Requirement A:
Answer these from the AIDS fund passage:
(i) To programs in how many countries did the fund announce grants in April?
(ii) Which two countries have sent the fund any money?
(iii) What salary package startled some UN officials?
Requirement B: Write the next part of the AIDS fund passage, continuing from its last sentence.

Source extract:
┌──
In April, after receiving more than 300 proposals, the fund announced grants totaling $616 million to programs in 31 countries. A second round of grants, to be announced in January, will effectively deplete the fund unless more money is raised. To make matters worse, only two countries, the U.S. and Italy, have sent any money; the fund's account, held at the World Bank, has less than $300 million.

With needs so far outstripping resources, some of those confronting the spreading devastation of AIDS see any suggestion that more money isn't needed as a betrayal. Several activists called for Dr. Feachem's resignation before backing off, and he heard from many proponents of higher AIDS funding who telephoned to criticize what they called a tactical mistake. Dr. Feachem also startled some UN officials with his salary package of at least $200,000 a year.
└──
Data for analysis:
┌──
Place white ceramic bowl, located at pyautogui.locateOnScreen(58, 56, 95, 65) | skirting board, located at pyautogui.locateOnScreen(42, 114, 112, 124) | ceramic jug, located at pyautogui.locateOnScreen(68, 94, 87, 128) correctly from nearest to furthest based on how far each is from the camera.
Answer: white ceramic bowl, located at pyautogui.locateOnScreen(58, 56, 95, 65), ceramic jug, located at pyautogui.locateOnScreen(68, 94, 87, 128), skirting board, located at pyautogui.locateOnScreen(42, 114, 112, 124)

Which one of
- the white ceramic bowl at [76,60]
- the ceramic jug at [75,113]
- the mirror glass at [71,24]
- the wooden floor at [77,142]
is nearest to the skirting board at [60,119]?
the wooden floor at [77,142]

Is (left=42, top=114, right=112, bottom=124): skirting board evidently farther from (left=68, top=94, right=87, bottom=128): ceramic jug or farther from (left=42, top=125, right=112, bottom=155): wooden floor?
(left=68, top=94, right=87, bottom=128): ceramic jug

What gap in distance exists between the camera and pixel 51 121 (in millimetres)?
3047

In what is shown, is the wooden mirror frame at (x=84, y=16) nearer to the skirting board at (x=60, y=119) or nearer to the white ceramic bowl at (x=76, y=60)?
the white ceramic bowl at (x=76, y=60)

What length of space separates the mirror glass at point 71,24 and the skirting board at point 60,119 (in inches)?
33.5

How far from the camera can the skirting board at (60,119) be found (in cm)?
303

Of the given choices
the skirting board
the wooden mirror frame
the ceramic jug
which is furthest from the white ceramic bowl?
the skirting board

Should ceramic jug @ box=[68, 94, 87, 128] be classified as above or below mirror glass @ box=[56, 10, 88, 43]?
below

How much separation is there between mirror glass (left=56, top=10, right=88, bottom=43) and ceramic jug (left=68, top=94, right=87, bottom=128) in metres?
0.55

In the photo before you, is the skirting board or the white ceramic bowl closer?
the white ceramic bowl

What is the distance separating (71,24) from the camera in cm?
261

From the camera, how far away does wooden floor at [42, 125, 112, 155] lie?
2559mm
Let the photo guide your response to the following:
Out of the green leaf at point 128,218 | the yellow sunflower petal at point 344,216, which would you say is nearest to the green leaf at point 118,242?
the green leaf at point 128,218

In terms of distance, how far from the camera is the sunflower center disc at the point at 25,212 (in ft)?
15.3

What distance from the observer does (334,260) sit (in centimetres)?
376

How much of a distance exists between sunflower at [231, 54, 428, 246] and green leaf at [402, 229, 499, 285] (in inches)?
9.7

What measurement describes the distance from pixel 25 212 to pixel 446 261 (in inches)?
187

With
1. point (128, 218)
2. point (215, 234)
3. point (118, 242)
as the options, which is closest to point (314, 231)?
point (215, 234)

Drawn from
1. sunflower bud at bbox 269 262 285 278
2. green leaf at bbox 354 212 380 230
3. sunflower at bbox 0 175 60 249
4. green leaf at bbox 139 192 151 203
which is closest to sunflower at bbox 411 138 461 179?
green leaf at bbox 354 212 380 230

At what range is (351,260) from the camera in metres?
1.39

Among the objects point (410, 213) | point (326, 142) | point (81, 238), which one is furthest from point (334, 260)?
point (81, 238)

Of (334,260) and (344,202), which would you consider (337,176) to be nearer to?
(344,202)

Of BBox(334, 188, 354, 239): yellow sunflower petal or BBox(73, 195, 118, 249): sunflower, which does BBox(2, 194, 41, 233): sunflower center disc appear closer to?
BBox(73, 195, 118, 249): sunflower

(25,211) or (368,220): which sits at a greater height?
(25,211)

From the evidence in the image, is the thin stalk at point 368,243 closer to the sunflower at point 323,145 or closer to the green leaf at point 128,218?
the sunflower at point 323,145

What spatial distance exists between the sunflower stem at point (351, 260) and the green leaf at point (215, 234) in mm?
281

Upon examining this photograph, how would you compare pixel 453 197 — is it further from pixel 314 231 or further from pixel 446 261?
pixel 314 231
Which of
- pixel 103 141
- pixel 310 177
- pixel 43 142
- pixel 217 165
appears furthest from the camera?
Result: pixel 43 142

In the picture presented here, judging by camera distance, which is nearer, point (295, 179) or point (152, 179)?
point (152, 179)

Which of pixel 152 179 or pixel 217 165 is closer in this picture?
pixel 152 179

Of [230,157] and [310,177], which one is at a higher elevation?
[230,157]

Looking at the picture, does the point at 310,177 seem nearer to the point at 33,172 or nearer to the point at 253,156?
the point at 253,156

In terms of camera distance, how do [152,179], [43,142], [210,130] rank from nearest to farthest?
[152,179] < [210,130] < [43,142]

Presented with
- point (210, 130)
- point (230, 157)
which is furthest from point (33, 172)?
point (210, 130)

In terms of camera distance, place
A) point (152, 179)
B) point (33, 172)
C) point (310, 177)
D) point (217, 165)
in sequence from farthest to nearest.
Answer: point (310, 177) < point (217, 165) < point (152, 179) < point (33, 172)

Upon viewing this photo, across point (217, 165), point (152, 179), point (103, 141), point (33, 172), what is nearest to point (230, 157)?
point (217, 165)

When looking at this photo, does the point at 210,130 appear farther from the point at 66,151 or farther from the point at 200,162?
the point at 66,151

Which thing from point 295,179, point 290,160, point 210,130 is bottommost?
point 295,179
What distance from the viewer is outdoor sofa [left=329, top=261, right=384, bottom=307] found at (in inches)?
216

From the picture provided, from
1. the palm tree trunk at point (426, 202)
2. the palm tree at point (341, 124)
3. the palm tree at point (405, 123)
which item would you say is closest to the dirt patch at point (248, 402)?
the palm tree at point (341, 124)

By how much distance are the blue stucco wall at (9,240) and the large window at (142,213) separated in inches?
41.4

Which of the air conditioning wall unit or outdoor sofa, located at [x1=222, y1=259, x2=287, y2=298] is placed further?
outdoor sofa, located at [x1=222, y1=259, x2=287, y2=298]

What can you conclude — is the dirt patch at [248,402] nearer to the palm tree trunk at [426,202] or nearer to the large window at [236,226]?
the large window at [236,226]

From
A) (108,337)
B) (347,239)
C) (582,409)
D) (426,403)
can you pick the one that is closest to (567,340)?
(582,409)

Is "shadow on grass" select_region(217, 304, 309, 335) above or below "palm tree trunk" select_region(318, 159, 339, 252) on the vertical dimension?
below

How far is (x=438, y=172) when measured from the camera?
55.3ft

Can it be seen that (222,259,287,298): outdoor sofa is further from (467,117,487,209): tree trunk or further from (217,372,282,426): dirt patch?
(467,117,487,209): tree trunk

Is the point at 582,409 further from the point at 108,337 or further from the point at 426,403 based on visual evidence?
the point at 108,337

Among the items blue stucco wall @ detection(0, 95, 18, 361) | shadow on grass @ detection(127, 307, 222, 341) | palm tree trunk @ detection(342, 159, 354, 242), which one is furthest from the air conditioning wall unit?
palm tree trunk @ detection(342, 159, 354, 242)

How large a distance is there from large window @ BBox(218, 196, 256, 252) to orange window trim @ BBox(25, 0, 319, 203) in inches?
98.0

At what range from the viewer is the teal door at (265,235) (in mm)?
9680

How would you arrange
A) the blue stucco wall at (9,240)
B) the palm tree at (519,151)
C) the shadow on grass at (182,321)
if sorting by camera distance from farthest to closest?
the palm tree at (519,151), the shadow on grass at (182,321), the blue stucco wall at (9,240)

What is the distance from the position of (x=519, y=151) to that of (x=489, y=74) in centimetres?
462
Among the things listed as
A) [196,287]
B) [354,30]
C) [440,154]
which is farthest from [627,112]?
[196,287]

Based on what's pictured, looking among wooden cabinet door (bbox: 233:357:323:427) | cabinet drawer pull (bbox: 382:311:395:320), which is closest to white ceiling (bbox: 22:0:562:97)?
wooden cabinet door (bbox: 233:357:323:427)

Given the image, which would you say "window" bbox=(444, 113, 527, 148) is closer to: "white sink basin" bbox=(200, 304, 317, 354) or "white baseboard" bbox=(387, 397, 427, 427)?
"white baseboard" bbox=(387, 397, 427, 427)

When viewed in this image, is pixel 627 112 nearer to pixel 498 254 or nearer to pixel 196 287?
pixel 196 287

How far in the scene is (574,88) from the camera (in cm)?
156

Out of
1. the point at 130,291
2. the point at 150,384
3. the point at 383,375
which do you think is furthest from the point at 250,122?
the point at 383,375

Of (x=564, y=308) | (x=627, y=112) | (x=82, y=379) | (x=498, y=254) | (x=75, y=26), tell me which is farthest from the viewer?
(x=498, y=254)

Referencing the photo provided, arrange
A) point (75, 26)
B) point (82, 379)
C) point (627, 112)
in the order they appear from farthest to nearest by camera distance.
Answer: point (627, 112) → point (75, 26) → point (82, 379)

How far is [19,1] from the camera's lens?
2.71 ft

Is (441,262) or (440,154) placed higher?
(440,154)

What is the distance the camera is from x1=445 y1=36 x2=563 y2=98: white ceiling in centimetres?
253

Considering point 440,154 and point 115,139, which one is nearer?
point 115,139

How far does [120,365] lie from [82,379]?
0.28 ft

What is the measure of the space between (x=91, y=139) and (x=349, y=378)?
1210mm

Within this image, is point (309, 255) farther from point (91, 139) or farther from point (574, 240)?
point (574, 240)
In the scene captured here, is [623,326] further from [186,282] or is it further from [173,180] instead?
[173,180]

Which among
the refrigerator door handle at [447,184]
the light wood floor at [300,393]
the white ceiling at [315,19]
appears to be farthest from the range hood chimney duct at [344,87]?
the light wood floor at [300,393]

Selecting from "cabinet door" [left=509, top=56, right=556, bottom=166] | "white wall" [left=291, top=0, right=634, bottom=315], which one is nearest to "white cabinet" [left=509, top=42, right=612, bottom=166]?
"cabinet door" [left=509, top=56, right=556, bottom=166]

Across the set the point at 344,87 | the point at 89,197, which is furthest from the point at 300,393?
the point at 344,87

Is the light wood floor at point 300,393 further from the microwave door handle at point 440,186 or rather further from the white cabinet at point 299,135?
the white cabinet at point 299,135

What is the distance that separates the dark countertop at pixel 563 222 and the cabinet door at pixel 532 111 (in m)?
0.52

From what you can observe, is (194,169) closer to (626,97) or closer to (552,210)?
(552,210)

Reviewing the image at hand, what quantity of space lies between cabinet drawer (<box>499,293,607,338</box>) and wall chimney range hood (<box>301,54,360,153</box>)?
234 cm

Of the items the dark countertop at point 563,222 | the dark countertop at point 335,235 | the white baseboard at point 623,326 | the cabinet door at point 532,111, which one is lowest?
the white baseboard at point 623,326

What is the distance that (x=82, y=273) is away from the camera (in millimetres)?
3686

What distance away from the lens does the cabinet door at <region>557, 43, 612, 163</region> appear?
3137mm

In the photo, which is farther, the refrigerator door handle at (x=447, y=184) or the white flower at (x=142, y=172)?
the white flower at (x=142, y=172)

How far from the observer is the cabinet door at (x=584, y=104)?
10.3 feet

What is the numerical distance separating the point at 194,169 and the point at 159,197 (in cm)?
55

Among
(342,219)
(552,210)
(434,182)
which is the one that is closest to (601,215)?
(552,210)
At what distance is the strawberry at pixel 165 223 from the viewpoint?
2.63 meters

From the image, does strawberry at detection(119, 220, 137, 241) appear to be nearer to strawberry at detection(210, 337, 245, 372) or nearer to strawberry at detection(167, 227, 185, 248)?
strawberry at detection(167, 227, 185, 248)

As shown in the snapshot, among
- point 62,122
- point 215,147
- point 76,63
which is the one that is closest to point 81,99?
└──
Response area A:
(i) 31 countries
(ii) The U.S. and Italy
(iii) At least $200,000 a year

Response area B:
"He's off to a little bit of a rocky start," says economist Jeffrey Sachs, an adviser to Mr. Annan and the director of the Earth Institute at Columbia University. Mr. Sachs advocates even higher spending on global health care than Mr. Annan. In Barcelona Tuesday, he will call for an increase of at least $26 billion a year to meet basic health needs. "The fund needs a tremendous amount more resources," Mr. Sachs says. "[Dr. Feachem] knows that."

Dr. Feachem says he has assurances that more funds will flow when effective systems are in place. He also says he relies on lessons learned climbing some of the world's highest mountains. A wall in his office here is reserved for photographs of him, ice ax in hand, at the summit of snow-capped peaks. "If you set a very steady pace and focus on what's immediately in front of you, you'll actually get to the top," he says.

He faces a tough climb. Without a huge global mobilization, the AIDS epidemic is expected to peak in about 2060, when hundreds of millions of people will have been infected. The epidemic in India, for example, appears to be on a trajectory similar to that in southern Africa, where some countries have infection rates of 25% or more. The disease also is spreading, though a bit more slowly, in China.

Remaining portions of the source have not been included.